Mayıs 2013, ÇHD (Çağdaş Hukuçular Derneği) İzmir Şubesi, yaptığı basın toplantısında, Şakran Çocuk Cezaevi’nde yaşanılan işkence ve onur kırıcı davranışları kamuoyuna duyurmuştur. Elde ettikleri bulgulara göre, Cezaevi Müdürlerinin ve İnfaz Koruma Memurları’nın çocuklara yoğun şiddet uyguladığı, süngerli odalara kapattıkları, kameraların devre dışı bırakılarak, plastik kelepçe takıldığı ve her türlü istismarın yapıldığını söylemiştir. 1 Ocak 2014 tarihinde Sincan Gençlik ve Çocuk Cezaevi’nde sabah sayımı sırasında, İnfaz Koruma Memurları ile tutuklu çocuklar arasında sonu işkence boyutuna varacak şiddet olayları meydana gelmiştir. Tutuklu çocuklardan birinin hastalığından dolayı, sayım sırasında hazır olmamasından ve İnfaz Koruma Memuru’nun ısrarla sayıma katılmasını istemesi sonucunda Koğuşa Kırk civarında gardiyanın çağrılması ile çocukların dövülmesi olayı yaşanmıştır. C-10 Koğuşundaki olayları duyan C- 12 Koğuşundaki diğer tutuklu çocuklar, arkadaşlarını merak ederek görüşmek ister. İnfaz Koruma Memurları’nın kapıları kapatmasından dolayı, ”Mazgal” kapaklarına vurarak olayı protesto eden çocuklar, daha sonra kendilerine de saldırı olabileceği olasılığını düşünerek, masa ve yataklardan barikat kurarlar.
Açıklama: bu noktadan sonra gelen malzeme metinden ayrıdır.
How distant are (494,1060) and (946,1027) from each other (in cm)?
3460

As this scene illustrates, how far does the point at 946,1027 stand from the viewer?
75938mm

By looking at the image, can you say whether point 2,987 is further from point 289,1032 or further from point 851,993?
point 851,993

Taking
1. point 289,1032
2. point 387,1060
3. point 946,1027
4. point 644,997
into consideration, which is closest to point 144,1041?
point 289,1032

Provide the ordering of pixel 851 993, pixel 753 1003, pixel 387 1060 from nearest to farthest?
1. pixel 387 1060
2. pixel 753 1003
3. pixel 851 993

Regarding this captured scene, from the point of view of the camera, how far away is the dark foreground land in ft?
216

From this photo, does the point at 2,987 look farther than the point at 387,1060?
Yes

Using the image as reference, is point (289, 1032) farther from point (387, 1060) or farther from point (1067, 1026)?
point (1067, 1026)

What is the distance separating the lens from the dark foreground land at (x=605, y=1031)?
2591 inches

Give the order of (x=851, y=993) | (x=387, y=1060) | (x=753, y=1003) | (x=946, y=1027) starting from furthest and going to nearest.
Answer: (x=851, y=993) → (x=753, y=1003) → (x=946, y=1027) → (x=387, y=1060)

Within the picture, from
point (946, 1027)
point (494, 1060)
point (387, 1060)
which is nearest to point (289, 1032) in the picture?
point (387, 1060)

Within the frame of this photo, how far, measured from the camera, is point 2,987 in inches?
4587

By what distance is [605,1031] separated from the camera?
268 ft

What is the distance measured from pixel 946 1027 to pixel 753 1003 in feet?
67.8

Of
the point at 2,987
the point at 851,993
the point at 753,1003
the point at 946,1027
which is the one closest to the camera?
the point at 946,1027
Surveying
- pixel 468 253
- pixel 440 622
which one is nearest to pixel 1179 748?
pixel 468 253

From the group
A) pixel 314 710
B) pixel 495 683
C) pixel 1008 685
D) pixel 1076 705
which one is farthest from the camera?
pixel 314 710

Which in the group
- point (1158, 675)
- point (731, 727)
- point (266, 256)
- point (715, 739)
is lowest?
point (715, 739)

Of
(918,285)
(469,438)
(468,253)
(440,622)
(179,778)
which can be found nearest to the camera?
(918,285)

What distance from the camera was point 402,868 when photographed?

Barikatı aşamayan İnfaz Koruma Memurları, önce tazyikli su, sonra da göz yaşartıcı gaz kullanarak çocukları etkisiz hale getirirler. Elleri arkadan kelepçelenerek, Sincan Devlet Hastanesine götürülen çocukların doktorlarla görüştürülmesi engellenmiş, tekrar cezaevine döndüklerinde ise, çıplak aramaya maruz bırakılarak, müşade odalarında kıyafetsiz ve yataksız tutulmuşlardır. Olaylarla ilgili Türkiye Cumhuriyeti Adalet Bakanı soruşturma başlatıldığını belirterek, ”Bizzat Bakanlık olarak biz idari soruşturma başlattık. Ayrıca idari tahkikat başlatıldı. Bunlar doğru olmayabilir de ama bizim elde ettiğimiz verilerle şu anda Bakanlığın incelemeleri çerçevesinde bu yönde olan verilerdir. Cezaevinde bulunan gerek çocuklar olsun, gerek gençler, gerekse diğer yaşlardaki insanlar olsun hepsi bizim insanlarımızdır. Bize emanet. Milletimizin evlatları. Bunları korumak da devletimizin görevidir. Burada yanlış yapan birisi olduğu zaman, bizim bu yanlışı himaye etmemiz asla mümkün değildir. Bunu tespit ettiğimizde gereğini mutlaka yaparız.” beyanatını vermiştir.
Islah Edilmesi Gereken Sistem
Gereği yıllardır yapılmamaktadır. Şiddet, istismar, kişiliksizleştirme ıslah etmenin her zaman önünde olmuştur. Çocuk Cezaevleri’nde halen uygulanmakta olan şiddete dayalı bu sistemin tamamen değişmesi gerekmektedir. Aslında, gelişim çağında olan çocukların ıslahı için, ıslah edilmiş yönetici ve İnfaz Koruma Memurları’na gerek duyulmaktadır. Adana Fotoğraf Amatörleri Derneği (AFAD) Pozantı M Tipi Cezaevi’ nde bulunan 237 çocuk için, olayların geçtiği dönemde bir proje hazırlamıştır. Çocuklara fotoğraf ve sinema dersleri vererek üretmelerini sağlamayı ve sonrasında, ortaya çıkan film ve fotoğrafların sergi ve festivallerde yer almasını sağlayarak, çocuk tutuklulara başka bir dünyanın mümkün olabileceğini göstermek istemişlerdir. Bürokrasinin çarkları bu projeye destek vermeyerek, beton ve demirin soğukluğunu çocukların üzerinden çekilmesini önlemiştir. ”Toplama Kampı” anlayışına son vererek çocuk cezaevlerindeki, İnfaz Koruma Memuru’ndan, müdürüne kadar mevcut cezalandırma anlayışı değiştirilmelidir. Cezanın amacı çocukları örselemek değil; yaşam için, ailelerinin yapamadıklarını yapıp, hazırlamak olmalıdır. Yaş guruplarına göre koğuşlar oluşturulmalı, çocuğun gelişimi gözetilerek ”Danışmanlar” ve ”Gelişim Uzmanları” tarafından çocukların kişisel sorunlarına çözümler üretilmelidir. Cezaevleri ıslah etme özelliğine kavuşturulmalı, çocukların eğitim ve öğretimleri sağlanmalıdır. Sanatın, sporun önündeki engeller kaldırılmalı; çocukların sınırsız erişimi olmalıdır. Yoksa dünyaya suçun penceresinden bakmaya devam edecek olan çocuklar, kanamaya devam edecektir.